Try A Braided Ficus Tree As Your Next Indoor Plant
The Braided Ficus tree can be quite a novelty as a house plant, and is a very attractive plant at the same time. The Braided Ficus, also known as the Weeping Fig and Braided Ficus Benjamina (Ficus benjamina is the Latin or botanical designation), is a tropical plant, native to Southeast Asia and the greater South Pacific area. In temperate climates it must be grown as an indoor plant. It will not tolerate frost at all, and has a tendency to easily drop its leaves if placed in too cool a location.
Intertwining vs. Braiding – Like some other ficus or fig trees, the Braided Ficus tree is part tree and part vine, and like a vine will often send up several shoots which may or may not eventually fuse into a single trunk, or into several trunks. While these shoots may intertwine to some degree, they do not braid themselves. This must be done by the plant’s owner. When done well, the result can be quite spectacular. What one ends up with is a 6’ to 10′ tree, with a ball of attractive green foliage, supported by a trunk which has the appearance of a rope, and in some cases a chain, or interwoven ropes or chains.
When the tree is growing in very warm conditions, such as might be found along the southern tier of states, if the shoots are braided, they will tend to fuse into a single, though interesting looking trunk. If the plant is grown in a slightly cooler area, indoors in a more temperate zone, the braided shoots will tend to harden before fusing, giving a more rope-like or chain-like effect.
Though grown mostly as an indoor plant, and kept to a desired height by pruning, in its natural setting, the Braided Ficus tree can attain a height of nearly 100′ and a 50′ spread, a rather spectacular tree. Most of us will be have to be satisfied with a house plant that is 6′ or so in height. Braided Ficus tree owners seem to be a very satisfied group however. The tree is easy to maintain, and as no special humidity requirements such as often is the case with tropical plants. It does require bright light, and grows best in such a setting. Try to position the plant so that it gets bright light for at least half of the daylight hours. Rotating the tree once a week will help maintain a symmetrical shape.

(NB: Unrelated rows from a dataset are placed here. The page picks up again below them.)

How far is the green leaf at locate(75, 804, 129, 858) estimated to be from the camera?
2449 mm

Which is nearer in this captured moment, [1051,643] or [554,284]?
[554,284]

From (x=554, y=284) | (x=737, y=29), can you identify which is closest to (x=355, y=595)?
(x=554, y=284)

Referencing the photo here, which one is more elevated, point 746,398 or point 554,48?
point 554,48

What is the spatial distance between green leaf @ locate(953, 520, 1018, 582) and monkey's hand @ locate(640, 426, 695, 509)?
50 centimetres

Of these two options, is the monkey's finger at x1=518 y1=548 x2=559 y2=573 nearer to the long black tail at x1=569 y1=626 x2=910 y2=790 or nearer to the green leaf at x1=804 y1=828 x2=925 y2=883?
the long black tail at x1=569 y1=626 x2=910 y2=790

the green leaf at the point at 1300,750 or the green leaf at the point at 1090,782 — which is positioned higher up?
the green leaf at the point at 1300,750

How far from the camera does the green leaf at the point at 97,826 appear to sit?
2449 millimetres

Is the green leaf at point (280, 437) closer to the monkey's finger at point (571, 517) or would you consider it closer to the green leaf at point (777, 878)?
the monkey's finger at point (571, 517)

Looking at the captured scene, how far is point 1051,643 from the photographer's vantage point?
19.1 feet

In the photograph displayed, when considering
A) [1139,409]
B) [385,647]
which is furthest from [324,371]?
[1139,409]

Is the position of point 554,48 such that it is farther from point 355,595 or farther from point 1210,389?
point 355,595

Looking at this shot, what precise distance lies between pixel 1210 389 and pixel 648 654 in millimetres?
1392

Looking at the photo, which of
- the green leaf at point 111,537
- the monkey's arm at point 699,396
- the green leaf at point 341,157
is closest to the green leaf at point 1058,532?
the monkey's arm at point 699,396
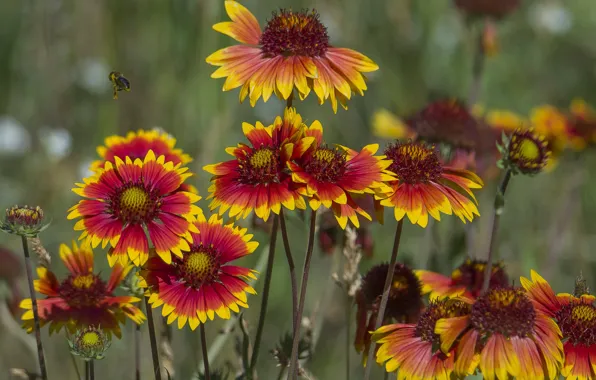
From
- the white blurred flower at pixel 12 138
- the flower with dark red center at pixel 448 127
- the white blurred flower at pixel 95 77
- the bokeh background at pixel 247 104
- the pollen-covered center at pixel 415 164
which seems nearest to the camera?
the pollen-covered center at pixel 415 164

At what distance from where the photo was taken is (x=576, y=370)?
1493 millimetres

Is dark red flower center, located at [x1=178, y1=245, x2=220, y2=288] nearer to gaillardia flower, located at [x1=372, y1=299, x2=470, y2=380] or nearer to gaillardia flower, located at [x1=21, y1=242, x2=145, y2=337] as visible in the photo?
gaillardia flower, located at [x1=21, y1=242, x2=145, y2=337]

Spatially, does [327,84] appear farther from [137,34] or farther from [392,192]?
[137,34]

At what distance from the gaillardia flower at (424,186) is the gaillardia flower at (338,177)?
44 mm

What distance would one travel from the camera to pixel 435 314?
1.52m

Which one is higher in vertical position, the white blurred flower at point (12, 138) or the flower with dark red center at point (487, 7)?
the flower with dark red center at point (487, 7)

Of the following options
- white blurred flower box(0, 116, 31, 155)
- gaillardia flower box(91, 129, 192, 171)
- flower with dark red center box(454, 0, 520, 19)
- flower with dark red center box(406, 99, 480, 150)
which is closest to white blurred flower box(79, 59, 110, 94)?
white blurred flower box(0, 116, 31, 155)

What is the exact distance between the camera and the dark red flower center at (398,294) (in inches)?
69.4

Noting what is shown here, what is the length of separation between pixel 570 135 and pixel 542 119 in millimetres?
130

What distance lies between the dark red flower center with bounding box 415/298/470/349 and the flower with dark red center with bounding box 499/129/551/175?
1.03ft

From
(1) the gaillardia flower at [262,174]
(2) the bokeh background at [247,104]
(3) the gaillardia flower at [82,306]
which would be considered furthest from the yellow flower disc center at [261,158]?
(2) the bokeh background at [247,104]

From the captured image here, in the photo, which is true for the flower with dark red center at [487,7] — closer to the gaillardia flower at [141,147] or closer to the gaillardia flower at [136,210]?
the gaillardia flower at [141,147]

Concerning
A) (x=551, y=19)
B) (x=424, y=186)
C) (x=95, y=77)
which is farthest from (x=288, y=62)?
(x=551, y=19)

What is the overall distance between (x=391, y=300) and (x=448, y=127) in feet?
3.46
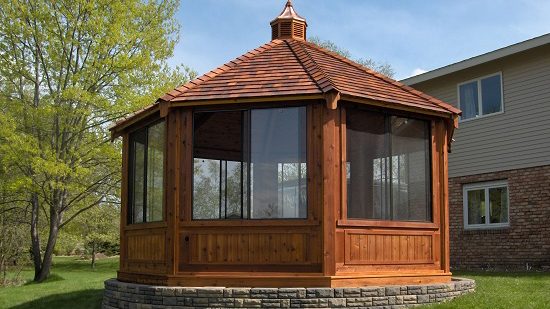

Top Heavy If You’re Not Careful – The greatest challenge owners face is attempting to figure out how to braid the trunk if they haven’t attempted to do it before. The shoots, or thin wisps, that are to be trained are most flexible when the plant is a little dry, almost wilted. They can then be gently braided and held together with plant or wire until they become firm. One problem people sometimes encounter is once having braided new shoots, additional shoots or branches continue to form beneath the braid. It’s best to let these grow for a time, as that will keep more sprouts from forming. The lower branches tend to make the base of the trunk thicker that the top, the natural look most trees have. If the lower branches are continuously trimmed off, the base of the trunk will be narrower than the middle and top of the trunk. This doesn’t harm the tree at all, but looks abnormal. We’re just not used to seeing trees that are thinnest at the base.
General Care – Caring for this plant is not too difficult. There are several things not to do however. If you purchase the plant during freezing weather, the trip from the store to your car could kill it. If you purchase it during the summer, don’t stick it in the bed of a pickup truck for the trip home, the wind will dry out the leaves and kill it just as easily as freezing weather will. Over watering will have the same result. One needs to let the soil dry out about an inch between watering. Finally, try not to move the plant from location to location too much. When you do so it’s apt to shed its leaves. You haven’t killed it, it’s just telling you it didn’t like being moved around.
Check out some images of the Braided Ficus tree on the Internet and get some ideas as to where you may want to place one of these unusual but attractive plants in your home.